(Supplied entries)
####
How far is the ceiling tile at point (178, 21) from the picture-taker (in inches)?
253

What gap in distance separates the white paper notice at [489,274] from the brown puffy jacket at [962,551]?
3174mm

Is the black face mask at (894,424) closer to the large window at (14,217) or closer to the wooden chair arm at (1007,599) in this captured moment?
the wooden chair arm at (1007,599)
####
Render every line of the items above as a JSON list of strings, one string per line, omitting blank lines.

[
  "How far is the ceiling tile at point (178, 21) from the picture-taker (in inches)?",
  "253",
  "What gap in distance separates the white paper notice at [489,274] from the brown puffy jacket at [962,551]?",
  "3174mm",
  "Is the black face mask at (894,424) closer to the large window at (14,217) or closer to the wooden chair arm at (1007,599) in this captured moment?",
  "the wooden chair arm at (1007,599)"
]